__Your instructions__. Write out the material below exactly, with no line missing.

__Material for the task__.
● ● ● ●

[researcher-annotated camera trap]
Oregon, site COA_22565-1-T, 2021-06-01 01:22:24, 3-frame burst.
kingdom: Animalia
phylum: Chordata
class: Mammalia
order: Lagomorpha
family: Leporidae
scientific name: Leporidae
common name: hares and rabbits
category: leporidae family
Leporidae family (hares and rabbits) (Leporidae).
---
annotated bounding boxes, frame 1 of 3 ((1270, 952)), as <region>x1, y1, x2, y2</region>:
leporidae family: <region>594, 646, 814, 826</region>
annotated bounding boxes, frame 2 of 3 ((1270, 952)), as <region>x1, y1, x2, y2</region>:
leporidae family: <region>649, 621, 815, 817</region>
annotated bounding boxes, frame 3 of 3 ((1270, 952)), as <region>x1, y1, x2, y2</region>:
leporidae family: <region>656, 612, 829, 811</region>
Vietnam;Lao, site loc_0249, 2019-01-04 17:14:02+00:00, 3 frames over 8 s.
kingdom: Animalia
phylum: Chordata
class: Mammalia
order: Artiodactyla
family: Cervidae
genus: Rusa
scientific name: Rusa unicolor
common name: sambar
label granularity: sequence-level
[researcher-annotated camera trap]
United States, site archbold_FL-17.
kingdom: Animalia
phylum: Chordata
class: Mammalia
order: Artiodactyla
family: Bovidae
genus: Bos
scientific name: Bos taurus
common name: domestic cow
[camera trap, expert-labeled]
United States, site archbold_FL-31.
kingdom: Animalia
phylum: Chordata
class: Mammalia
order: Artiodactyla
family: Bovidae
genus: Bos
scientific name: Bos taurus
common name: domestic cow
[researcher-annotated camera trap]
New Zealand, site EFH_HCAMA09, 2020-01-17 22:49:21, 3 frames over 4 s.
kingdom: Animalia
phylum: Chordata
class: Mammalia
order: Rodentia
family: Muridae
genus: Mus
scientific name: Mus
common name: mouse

● ● ● ●

__Result__.
[researcher-annotated camera trap]
Oregon, site COA_22565-1-T, 2021-06-01 01:22:24, 3-frame burst.
kingdom: Animalia
phylum: Chordata
class: Mammalia
order: Lagomorpha
family: Leporidae
scientific name: Leporidae
common name: hares and rabbits
category: leporidae family
Leporidae family (hares and rabbits) (Leporidae).
---
annotated bounding boxes, frame 1 of 3 ((1270, 952)), as <region>x1, y1, x2, y2</region>:
leporidae family: <region>594, 646, 814, 826</region>
annotated bounding boxes, frame 2 of 3 ((1270, 952)), as <region>x1, y1, x2, y2</region>:
leporidae family: <region>649, 621, 815, 817</region>
annotated bounding boxes, frame 3 of 3 ((1270, 952)), as <region>x1, y1, x2, y2</region>:
leporidae family: <region>656, 612, 829, 811</region>
Vietnam;Lao, site loc_0249, 2019-01-04 17:14:02+00:00, 3 frames over 8 s.
kingdom: Animalia
phylum: Chordata
class: Mammalia
order: Artiodactyla
family: Cervidae
genus: Rusa
scientific name: Rusa unicolor
common name: sambar
label granularity: sequence-level
[researcher-annotated camera trap]
United States, site archbold_FL-17.
kingdom: Animalia
phylum: Chordata
class: Mammalia
order: Artiodactyla
family: Bovidae
genus: Bos
scientific name: Bos taurus
common name: domestic cow
[camera trap, expert-labeled]
United States, site archbold_FL-31.
kingdom: Animalia
phylum: Chordata
class: Mammalia
order: Artiodactyla
family: Bovidae
genus: Bos
scientific name: Bos taurus
common name: domestic cow
[researcher-annotated camera trap]
New Zealand, site EFH_HCAMA09, 2020-01-17 22:49:21, 3 frames over 4 s.
kingdom: Animalia
phylum: Chordata
class: Mammalia
order: Rodentia
family: Muridae
genus: Mus
scientific name: Mus
common name: mouse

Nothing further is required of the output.